Figueroa y Weretilneck, por su parte, se mueven con lógica propia y sin alianzas nacionales.

Un eventual candidato outsider que llegue desde Buenos Aires con una agenda de educación, ciencia y tecnología tiene, entonces, dos caminos.

Uno es tratar a la Patagonia como caja: la región que aporta los dólares que financian el resto.

El otro es tratarla como socia: el lugar donde su propia agenda —conocimiento, cómputo, investigación aplicada— tiene condiciones materiales que no existen en ninguna otra parte del país.

Hadad todavía no eligió. Ni siquiera eligió si va a ser candidato.

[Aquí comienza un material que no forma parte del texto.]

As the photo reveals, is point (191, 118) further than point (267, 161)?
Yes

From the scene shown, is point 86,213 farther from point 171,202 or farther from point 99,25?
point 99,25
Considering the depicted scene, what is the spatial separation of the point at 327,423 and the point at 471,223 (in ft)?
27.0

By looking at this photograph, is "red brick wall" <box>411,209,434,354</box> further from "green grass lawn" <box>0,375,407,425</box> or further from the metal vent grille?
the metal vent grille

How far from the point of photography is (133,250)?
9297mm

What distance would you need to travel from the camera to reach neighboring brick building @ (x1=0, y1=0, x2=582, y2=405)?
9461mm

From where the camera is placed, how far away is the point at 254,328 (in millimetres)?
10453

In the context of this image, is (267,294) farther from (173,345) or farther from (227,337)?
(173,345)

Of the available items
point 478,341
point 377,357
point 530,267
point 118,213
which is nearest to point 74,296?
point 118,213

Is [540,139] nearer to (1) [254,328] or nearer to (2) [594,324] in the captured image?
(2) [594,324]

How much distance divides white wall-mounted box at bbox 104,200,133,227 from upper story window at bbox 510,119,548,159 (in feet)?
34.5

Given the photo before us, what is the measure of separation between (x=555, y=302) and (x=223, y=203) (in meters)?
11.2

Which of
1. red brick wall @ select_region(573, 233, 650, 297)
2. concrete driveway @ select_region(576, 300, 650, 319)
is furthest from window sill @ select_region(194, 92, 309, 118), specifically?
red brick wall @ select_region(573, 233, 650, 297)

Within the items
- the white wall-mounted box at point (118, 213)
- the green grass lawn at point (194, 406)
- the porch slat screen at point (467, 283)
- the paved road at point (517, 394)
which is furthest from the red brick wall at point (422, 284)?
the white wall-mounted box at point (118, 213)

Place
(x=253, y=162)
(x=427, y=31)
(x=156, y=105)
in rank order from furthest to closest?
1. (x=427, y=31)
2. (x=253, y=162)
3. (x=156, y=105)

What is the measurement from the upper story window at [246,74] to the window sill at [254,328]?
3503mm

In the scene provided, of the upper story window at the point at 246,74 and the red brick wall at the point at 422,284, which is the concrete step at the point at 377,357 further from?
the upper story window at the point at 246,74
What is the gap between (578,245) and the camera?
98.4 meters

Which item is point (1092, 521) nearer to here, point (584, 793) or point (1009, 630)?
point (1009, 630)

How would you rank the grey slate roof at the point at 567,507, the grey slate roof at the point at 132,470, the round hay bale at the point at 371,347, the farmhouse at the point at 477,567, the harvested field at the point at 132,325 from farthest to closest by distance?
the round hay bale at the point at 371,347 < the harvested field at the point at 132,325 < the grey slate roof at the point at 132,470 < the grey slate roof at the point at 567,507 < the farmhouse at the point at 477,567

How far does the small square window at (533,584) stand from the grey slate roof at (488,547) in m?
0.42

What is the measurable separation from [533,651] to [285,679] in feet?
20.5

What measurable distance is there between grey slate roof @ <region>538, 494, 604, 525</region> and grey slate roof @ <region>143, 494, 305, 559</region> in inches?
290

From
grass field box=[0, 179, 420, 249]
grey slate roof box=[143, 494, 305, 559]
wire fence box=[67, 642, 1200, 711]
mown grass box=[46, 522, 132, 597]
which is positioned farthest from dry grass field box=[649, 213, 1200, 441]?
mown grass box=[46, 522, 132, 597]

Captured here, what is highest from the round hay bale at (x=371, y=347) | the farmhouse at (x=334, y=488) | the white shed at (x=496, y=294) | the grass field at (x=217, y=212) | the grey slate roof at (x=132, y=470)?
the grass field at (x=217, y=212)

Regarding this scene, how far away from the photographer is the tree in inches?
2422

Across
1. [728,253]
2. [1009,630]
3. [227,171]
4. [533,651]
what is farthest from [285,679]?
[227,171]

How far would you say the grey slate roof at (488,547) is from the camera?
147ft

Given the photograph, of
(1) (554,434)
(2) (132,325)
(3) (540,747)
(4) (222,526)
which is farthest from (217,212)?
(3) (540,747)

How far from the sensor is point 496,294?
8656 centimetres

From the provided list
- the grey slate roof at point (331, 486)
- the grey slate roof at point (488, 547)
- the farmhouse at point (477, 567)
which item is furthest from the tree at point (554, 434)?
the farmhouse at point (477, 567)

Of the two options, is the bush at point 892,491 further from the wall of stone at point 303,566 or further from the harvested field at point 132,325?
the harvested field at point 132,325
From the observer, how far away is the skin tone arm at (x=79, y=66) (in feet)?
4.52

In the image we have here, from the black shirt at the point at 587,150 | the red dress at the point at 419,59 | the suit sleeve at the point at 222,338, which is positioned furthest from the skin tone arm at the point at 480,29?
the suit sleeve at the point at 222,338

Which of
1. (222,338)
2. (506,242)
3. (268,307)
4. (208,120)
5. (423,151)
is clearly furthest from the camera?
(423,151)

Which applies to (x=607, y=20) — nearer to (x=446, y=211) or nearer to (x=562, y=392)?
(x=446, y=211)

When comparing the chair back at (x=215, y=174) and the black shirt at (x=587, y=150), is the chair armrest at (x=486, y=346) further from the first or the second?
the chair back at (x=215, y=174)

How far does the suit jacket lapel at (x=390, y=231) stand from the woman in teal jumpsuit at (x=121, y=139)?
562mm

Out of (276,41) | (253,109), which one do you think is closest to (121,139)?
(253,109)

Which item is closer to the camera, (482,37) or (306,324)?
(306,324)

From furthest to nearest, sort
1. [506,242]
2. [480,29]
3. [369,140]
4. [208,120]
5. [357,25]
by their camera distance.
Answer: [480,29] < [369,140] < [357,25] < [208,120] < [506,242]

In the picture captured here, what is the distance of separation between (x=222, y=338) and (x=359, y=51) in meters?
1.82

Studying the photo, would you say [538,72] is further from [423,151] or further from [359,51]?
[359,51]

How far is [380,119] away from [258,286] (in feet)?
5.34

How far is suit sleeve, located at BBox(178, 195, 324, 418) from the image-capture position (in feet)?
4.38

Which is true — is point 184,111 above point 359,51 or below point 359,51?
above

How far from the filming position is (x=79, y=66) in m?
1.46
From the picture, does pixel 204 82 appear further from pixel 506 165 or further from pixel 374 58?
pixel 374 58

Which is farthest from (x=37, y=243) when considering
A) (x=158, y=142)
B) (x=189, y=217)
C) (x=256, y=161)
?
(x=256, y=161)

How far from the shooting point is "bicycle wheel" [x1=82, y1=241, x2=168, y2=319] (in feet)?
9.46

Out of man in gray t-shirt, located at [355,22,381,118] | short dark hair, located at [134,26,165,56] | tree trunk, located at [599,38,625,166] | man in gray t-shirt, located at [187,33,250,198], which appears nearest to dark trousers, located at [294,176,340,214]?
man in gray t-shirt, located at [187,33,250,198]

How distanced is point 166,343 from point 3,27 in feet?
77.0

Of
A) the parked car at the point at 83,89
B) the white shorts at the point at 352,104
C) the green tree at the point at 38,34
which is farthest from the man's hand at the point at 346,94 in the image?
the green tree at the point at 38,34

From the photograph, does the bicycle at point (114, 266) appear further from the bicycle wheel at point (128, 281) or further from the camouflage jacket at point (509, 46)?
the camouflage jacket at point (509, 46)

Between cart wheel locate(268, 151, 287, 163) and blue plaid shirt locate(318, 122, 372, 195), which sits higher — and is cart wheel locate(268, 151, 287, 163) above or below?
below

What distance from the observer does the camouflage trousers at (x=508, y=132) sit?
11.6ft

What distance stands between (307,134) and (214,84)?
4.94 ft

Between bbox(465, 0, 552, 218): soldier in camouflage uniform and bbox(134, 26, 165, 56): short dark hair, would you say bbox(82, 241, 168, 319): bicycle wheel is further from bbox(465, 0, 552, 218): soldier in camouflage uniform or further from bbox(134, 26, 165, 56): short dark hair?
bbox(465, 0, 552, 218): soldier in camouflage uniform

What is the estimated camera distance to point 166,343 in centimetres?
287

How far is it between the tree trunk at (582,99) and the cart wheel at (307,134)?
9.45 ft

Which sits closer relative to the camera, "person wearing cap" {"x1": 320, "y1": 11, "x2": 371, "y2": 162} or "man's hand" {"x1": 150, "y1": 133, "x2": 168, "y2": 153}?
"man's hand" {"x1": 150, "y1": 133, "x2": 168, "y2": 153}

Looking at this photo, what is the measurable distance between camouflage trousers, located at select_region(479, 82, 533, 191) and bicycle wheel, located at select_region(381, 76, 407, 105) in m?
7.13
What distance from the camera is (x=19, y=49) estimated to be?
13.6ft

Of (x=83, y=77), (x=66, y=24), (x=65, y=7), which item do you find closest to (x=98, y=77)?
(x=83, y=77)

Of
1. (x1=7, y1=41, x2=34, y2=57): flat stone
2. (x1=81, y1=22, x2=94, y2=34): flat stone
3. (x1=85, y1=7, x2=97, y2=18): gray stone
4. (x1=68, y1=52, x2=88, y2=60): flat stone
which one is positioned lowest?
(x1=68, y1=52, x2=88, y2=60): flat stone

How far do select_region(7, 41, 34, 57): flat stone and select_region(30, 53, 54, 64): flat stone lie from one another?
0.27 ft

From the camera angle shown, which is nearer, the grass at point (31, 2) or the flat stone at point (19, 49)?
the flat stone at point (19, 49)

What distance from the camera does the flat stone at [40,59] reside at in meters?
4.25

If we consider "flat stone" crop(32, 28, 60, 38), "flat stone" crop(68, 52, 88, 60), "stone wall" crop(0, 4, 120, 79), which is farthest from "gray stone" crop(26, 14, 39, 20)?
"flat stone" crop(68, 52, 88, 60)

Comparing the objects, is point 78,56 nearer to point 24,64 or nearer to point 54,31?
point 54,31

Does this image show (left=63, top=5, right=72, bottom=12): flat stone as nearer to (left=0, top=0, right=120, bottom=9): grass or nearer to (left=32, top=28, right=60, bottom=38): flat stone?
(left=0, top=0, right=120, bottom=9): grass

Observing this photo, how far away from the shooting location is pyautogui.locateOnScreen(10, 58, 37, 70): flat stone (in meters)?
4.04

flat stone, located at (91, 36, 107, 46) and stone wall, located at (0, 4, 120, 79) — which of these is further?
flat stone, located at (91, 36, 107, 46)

Pero la primera pregunta que debería responderle a un medio patagónico ya está escrita, y no es sobre 2027: es qué piensa hacer con la mitad de los dólares argentinos y con la gente que los produce.

Nota metodológica

Al cierre de esta nota no se registran declaraciones públicas de Daniel Hadad referidas específicamente a Chubut, Neuquén o la Patagonia.

Las citas que se le atribuyen corresponden a sus entrevistas de agosto de 2026 (A24, y coberturas de Infobae, elDiarioAR, Perfil, El Economista, Los Andes, Infocielo y El Ciudadano).

Los cruces con la agenda regional son análisis del autor y están planteados como tales; los datos sectoriales provienen del BCRA, de anuncios empresarios y de coberturas de La Nación e Infobae.